* **Problem**
Convert the material, from the line containing "Seen in this picture, from the choices" through the end, inclusive, into a Markdown table with the columns Row and Text, giving each nonblank line its own numbered row and omitting blank lines.

* Start Provided information *

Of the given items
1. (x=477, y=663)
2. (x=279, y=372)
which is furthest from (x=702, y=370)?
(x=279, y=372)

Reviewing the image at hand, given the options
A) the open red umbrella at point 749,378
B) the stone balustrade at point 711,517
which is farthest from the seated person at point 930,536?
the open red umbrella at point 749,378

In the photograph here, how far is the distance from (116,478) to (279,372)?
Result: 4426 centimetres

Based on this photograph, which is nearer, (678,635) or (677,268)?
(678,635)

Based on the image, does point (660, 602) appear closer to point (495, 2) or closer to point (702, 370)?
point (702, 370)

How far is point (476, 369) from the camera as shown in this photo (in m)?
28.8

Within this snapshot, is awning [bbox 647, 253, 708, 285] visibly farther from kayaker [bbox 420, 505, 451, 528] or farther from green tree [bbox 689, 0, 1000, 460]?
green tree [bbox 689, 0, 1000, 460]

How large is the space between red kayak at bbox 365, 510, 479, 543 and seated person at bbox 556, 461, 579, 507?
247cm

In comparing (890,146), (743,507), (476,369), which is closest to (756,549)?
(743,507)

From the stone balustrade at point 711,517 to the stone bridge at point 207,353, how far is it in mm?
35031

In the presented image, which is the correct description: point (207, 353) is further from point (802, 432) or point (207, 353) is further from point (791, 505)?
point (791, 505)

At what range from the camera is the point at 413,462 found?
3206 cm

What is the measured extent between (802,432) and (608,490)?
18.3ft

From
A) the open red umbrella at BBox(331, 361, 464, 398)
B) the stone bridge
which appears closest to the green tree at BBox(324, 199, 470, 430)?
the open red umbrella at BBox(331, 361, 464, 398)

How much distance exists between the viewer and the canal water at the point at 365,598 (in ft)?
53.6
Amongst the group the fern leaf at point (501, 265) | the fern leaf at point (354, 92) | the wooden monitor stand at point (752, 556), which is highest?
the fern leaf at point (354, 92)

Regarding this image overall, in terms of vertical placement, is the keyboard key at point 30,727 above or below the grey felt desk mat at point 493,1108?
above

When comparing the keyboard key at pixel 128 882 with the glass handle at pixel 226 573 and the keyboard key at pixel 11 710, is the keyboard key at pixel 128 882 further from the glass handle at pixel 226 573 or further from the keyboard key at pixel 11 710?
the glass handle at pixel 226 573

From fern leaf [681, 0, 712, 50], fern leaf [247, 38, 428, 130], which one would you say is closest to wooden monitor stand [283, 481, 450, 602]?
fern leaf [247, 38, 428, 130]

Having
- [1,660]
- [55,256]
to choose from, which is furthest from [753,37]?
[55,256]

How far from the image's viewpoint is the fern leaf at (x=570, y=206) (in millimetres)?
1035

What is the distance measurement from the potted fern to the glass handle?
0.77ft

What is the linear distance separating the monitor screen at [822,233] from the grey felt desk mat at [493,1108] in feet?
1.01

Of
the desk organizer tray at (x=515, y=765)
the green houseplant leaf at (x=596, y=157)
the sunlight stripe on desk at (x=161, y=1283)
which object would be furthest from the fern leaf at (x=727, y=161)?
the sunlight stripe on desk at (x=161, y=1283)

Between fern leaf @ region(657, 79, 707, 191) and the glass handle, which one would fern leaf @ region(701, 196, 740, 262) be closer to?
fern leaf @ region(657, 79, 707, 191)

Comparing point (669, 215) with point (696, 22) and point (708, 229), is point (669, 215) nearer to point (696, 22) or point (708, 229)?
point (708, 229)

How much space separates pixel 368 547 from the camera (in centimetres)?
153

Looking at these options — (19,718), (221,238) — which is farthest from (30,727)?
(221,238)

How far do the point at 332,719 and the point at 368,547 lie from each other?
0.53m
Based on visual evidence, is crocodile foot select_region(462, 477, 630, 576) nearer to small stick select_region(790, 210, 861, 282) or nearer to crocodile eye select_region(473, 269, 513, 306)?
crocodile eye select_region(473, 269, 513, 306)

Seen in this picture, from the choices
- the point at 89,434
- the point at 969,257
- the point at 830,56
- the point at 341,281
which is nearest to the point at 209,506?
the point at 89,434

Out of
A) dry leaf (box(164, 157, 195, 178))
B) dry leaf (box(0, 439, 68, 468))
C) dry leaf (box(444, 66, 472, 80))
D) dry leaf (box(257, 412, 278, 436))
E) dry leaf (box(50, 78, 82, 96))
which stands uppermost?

* End Provided information *

* **Response below**
| Row | Text |
|---|---|
| 1 | Seen in this picture, from the choices |
| 2 | - the point at 89,434 |
| 3 | - the point at 969,257 |
| 4 | - the point at 830,56 |
| 5 | - the point at 341,281 |
| 6 | which is nearest to the point at 209,506? |
| 7 | the point at 89,434 |
| 8 | Out of |
| 9 | A) dry leaf (box(164, 157, 195, 178)) |
| 10 | B) dry leaf (box(0, 439, 68, 468)) |
| 11 | C) dry leaf (box(444, 66, 472, 80)) |
| 12 | D) dry leaf (box(257, 412, 278, 436)) |
| 13 | E) dry leaf (box(50, 78, 82, 96)) |
| 14 | which stands uppermost? |